Volvió a reír con coquetería, sin abandonar, de todos modos, esa voz de profesionista que adopta en la oficina de manera automática.
—Descanse usted, señor. Se lo merece. Chau.
No acababa de colgar cuando sonó el teléfono. Era Zurinaga.
—Habló usted largo, Navarro —dijo con una voz impaciente, poco acorde con su habitual cortesía—. Llevo horas tratando de comunicarme.
—Diez minutos, señor licenciado —le contesté con firmeza y sin mayores explicaciones.
—Perdone, Yves —regresó a su tono normal—. Es que quiero pedirle un favor.
—Con gusto, don Eloy.
—Es urgente. Visite esta noche al conde Vlad.
—¿Por qué no me llama él mismo? —dije, dando a entender que ser «mandadero» no se llevaba bien ni con la personalidad de don Eloy Zurinaga ni con la mía.

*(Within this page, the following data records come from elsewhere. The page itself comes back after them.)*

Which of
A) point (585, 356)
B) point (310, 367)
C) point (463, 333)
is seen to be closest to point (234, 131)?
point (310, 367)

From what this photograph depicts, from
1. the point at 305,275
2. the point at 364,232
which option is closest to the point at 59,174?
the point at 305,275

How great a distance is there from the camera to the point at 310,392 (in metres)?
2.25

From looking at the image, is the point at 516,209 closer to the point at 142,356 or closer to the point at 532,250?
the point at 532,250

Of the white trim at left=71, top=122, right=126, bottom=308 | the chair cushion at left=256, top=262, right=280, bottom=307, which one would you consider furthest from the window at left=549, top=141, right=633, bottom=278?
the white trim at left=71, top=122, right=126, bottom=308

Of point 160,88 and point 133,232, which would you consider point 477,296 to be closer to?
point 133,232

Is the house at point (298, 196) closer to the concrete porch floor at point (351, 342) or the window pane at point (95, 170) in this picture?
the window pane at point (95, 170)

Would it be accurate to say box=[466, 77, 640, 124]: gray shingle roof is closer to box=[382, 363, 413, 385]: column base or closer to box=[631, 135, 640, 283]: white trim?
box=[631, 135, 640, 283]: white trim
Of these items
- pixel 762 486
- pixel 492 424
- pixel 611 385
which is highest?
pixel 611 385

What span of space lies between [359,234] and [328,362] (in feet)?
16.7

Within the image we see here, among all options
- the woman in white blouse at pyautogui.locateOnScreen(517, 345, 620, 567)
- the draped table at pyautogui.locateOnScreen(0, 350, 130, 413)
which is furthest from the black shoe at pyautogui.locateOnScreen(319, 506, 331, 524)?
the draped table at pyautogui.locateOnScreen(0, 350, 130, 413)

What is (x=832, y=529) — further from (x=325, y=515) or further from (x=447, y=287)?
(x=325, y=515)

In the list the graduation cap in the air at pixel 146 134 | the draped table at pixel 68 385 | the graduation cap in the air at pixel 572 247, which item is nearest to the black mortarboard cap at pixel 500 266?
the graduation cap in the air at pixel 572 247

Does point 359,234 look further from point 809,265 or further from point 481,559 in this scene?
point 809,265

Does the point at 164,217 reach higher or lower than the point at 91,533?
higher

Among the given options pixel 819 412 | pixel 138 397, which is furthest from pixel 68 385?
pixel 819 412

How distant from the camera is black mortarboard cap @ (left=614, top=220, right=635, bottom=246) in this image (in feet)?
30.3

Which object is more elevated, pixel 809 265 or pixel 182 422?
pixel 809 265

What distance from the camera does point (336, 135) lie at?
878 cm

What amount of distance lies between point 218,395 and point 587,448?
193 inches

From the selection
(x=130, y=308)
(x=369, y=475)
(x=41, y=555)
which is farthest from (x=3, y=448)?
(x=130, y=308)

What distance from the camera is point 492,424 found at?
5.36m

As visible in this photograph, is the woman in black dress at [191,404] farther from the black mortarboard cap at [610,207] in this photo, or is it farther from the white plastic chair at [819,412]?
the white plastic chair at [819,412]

—Aún no le instalan el teléfono…
—¿Y cómo se comunicó con usted? —pregunté ya un poco fastidiado, sintiéndome sucio, pegajoso de amor, con púas en las mejillas, un incómodo sudor en las axilas y cosquillas en la cabeza rizada.
—Envió a su sirviente.
—¿Borgo?
—Sí. ¿Ya lo vio usted?
No dijo «conoció». Dijo «vio». Y yo me dije reservadamente que había jurado no regresar a la casa del conde Vlad. El asunto estaba concluido. El famoso conde no tenía, ni por asomo, la gracia del gitano. Además, yo debía pasar por la oficina, así fuese
pro forma
. Bastante equívoca era la ausencia del primer jefe, Zurinaga; peligrosa la del segundo de abordo, yo… No contesté a la pregunta de Zurinaga.
—Me daré una vuelta por la oficina, don Eloy, y más tarde paso a ver al cliente —le dije con firmeza.
Zurinaga colgó sin decir palabra.
Me asaltó, manejando el BMW rumbo a la oficina en medio del paso de tortuga del Periférico, la preocupación por Magdalena, de visita en casa de los Alcayaga. Me tranquilizó el recuerdo de Asunción.